Global convergence towards GDPR standards means that the ACCC recommendations that align with the European privacy regime are unlikely to impose significant additional regulatory burdens on the majority of businesses operating in Australia. However, the recommendations relating to consent, which are stricter than the GDPR protection standard, are likely to present a greater compliance challenge. In particular, when coupled with unbundling consents, more stringent consent requirements could present real IT system challenges, with systems needing to be able to record and implement diverse consent patterns on an individual consumer level based on the particular services acquired.

Further, both the consent recommendations and the proposed digital platforms privacy code arguably raise some fundamental issues in relation to the way digital platforms operate. The ACCC has acknowledged that data collection drives the ability to offer valuable services without charge and to improve those services over time. In an individual case, much of the data collected may not be necessary for the provision of the particular digital service a consumer is receiving. However, the potential cumulative impact of successive decisions by consumers to refuse consent for such data collection (or a simple failure to adjust mandated default settings which would prevent the collection) has not been addressed by the ACCC, either in terms of quality of service or the ability to offer services at no charge.
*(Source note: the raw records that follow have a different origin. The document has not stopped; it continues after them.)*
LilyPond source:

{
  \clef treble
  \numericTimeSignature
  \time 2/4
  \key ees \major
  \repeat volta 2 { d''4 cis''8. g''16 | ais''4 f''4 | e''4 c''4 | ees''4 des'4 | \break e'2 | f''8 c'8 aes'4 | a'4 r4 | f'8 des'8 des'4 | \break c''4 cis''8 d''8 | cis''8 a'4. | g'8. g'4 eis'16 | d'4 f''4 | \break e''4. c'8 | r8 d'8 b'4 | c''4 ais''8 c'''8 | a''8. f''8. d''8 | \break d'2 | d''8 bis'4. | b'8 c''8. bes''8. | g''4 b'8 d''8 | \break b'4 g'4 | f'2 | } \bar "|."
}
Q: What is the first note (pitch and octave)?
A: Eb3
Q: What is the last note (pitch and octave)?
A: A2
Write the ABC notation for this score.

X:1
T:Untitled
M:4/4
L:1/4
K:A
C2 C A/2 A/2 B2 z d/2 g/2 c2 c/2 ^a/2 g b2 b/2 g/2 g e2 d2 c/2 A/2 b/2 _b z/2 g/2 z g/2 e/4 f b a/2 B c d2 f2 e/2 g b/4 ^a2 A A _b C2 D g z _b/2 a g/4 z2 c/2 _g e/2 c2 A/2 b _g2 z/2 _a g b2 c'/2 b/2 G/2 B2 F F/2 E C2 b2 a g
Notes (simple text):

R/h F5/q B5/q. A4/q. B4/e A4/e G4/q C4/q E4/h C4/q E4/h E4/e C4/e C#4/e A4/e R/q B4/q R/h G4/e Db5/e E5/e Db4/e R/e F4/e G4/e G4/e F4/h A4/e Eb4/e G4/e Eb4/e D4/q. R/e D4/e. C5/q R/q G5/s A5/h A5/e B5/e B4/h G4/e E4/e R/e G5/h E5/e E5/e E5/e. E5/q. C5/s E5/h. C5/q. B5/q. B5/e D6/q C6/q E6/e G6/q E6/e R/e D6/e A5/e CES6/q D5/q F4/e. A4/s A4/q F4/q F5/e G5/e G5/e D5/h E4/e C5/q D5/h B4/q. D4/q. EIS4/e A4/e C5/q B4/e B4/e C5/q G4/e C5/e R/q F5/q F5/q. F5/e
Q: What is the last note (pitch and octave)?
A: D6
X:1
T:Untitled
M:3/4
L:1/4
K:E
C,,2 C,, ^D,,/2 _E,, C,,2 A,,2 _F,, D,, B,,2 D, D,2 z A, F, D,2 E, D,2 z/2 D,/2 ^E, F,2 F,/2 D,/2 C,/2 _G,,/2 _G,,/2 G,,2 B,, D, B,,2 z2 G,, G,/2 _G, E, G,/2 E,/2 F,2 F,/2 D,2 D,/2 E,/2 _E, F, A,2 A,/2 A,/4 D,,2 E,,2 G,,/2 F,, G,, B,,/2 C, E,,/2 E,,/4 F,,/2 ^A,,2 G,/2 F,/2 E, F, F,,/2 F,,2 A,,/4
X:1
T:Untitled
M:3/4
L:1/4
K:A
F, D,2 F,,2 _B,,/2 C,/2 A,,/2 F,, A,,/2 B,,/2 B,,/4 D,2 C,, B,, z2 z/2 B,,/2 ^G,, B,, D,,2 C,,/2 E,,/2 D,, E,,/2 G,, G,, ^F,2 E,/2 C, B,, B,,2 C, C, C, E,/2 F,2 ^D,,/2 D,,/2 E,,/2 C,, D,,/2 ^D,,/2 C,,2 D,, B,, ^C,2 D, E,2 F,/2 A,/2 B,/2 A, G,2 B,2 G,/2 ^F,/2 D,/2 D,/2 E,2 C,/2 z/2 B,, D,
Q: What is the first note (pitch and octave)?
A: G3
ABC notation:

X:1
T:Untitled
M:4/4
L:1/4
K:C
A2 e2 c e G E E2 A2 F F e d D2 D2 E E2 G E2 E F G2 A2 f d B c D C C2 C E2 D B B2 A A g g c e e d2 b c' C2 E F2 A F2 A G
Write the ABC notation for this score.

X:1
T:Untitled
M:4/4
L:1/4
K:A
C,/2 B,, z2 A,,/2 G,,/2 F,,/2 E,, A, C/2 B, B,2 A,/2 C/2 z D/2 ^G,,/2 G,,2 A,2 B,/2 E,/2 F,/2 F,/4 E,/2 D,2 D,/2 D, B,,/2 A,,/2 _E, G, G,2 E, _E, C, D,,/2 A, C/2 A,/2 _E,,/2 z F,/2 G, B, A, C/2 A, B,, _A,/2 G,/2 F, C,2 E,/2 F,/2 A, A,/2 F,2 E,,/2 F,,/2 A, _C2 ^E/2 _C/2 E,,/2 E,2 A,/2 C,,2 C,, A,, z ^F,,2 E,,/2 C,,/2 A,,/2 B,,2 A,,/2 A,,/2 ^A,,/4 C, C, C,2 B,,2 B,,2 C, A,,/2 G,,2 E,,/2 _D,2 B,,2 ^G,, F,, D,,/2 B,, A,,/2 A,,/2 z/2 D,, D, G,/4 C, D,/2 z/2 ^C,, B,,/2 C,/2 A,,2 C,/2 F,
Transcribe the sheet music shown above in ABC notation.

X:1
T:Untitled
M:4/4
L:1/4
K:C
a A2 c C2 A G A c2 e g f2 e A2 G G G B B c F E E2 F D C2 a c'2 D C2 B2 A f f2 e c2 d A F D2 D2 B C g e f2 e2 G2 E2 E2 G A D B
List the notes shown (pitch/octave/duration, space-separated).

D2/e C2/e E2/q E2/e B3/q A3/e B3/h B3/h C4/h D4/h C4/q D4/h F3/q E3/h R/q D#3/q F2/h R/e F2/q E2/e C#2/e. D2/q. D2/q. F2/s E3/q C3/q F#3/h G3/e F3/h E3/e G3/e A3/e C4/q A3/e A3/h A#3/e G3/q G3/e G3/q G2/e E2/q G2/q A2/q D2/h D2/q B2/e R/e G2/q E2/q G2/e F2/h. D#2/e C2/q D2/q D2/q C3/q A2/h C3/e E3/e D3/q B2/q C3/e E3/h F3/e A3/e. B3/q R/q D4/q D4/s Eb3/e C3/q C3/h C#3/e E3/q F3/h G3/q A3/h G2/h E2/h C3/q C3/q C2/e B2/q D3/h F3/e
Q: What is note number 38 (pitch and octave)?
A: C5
Perhaps the key takeaway from the data privacy sections of the DPI Final Report is that the ACCC does not view data privacy as an issue solely for privacy regulation – instead, it is thinking about it as a consumer issue that may equally be addressed under the Australian Consumer Law.

Australian privacy law reform is perhaps inevitable. In line with other jurisdictions, such as the US and Germany, we also expect to see the ACCC pursue enforcement action under competition or consumer protection legislation to address data privacy issues.

The content of this article is intended to provide a general guide to the subject matter. Specialist advice should be sought about your specific circumstances.